── Source document
Genetics

It was to be a gentle Sunday walk in the afternoon sun: enough of a slope to make one feel virtuous about getting up out of one's chair and actually doing something, but not enough to constitute work (especially given it was the Sabbath).





We reached what I considered the highpoint and took photos to celebrate. I would have been happy to have turned around and walked back down the hill at this stage.







But there is something about genetics - perhaps it's true what they say about skipping a generation - for almost immediately The Most Adorable Granddaughters#1-#3 (and I can't say with any certainity who was to blame) sugggested we walk to the trig. This is the very suggestion their Grandpa has made over the years and it is one that strikes a certain amount of fear in my heart and limbs.

Now, I might be a slow learner, but after living with DH for almost 35 years I have learnt that "trig" is not a polite way of saying "benign walk". No, it is usually an euphemism for "the proposed walk is so steep and arduous that you won't be able to walk for a week afterwards and there will be nothing to see when you get there anyway and you probably won't even be able to see the trig and you'll regret that you allowed yourself to be talked into it".
────
(List of tasks)
A - In the Sunday walk story, for how long has the writer lived with DH?
B - Write the next part of the Sunday walk story, picking up after its final sentence.
The entries after this come from a different source than the Sunday walk story.
── Data listing
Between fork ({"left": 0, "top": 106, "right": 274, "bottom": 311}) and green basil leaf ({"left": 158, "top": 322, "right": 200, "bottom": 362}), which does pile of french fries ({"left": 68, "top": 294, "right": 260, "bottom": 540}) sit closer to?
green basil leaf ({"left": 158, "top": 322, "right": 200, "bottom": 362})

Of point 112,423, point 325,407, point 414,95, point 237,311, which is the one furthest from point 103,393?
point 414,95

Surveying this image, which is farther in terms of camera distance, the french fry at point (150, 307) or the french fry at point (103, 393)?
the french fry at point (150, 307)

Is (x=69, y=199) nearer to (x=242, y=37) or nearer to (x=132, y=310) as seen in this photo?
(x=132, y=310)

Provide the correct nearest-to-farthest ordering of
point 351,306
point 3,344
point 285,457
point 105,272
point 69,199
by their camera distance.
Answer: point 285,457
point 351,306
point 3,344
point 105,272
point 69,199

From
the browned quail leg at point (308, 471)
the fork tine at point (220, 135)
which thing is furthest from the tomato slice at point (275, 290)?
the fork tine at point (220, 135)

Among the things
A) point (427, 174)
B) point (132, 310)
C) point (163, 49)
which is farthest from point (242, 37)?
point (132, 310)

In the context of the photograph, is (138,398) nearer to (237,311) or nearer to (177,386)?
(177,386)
────
── Data listing
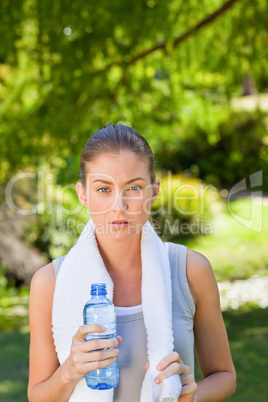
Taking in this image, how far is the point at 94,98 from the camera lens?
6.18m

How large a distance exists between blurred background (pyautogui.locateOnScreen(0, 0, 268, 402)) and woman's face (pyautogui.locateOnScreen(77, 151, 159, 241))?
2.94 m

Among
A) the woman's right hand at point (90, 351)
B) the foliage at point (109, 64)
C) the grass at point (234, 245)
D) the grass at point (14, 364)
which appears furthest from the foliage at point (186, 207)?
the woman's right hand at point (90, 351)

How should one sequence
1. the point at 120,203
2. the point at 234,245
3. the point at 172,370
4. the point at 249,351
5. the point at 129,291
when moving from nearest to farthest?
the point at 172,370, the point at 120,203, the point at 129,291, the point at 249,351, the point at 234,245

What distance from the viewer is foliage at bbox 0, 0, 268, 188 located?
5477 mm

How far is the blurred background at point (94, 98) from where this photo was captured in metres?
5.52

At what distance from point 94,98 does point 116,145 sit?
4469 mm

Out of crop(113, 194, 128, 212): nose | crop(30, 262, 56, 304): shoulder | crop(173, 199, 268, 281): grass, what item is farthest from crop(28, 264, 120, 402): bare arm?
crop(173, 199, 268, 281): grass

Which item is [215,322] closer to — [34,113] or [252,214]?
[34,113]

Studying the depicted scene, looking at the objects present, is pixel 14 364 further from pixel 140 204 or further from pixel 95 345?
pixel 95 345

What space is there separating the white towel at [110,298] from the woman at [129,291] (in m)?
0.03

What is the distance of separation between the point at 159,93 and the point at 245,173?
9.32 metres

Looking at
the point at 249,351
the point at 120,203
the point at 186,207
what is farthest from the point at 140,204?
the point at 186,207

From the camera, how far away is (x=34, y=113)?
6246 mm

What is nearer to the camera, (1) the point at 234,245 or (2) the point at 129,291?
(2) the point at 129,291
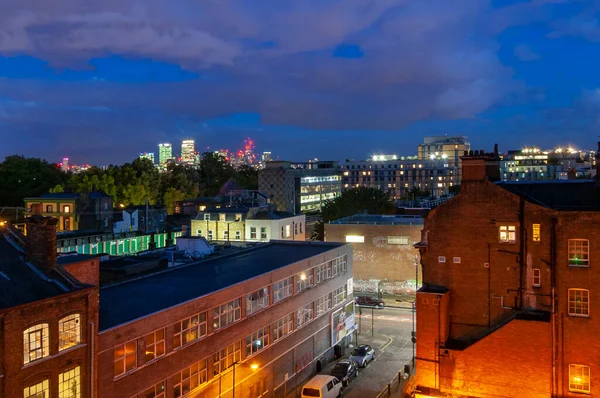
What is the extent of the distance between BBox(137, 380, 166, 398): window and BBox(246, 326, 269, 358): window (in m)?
────
(Written answers)
A - Almost 35 years.

B -
So what did I do when The Most Adorable Granddaughters#1-#3 asked me to walk to the trig?

I stalled.

"How far is it?" I asked.

"Not far," one replied. (Obviously a politician-in-the-making.)

"It will be uphill," I protested.

"Not all the way. Some will be down," replied another. (Um, how can the highest point be down? Good try, though.)

In the end I agreed, because after all, it was The Most Adorable Granddaughters#1-#3 who asked.

It was an uphill climb.

There was nothing to see but a pipe in the ground.


After a little side excursion to view the neighbour's black lamb we turned around and came back down. The one good thing about visiting a trig is that it is usually all downhill to return to start. This was no exception except that cows and sheep had used the track before us so it wasn't always in the best condition.

But we made it. And now I'm hoping my own personal calves (as in muscles) won't hate me tomorrow.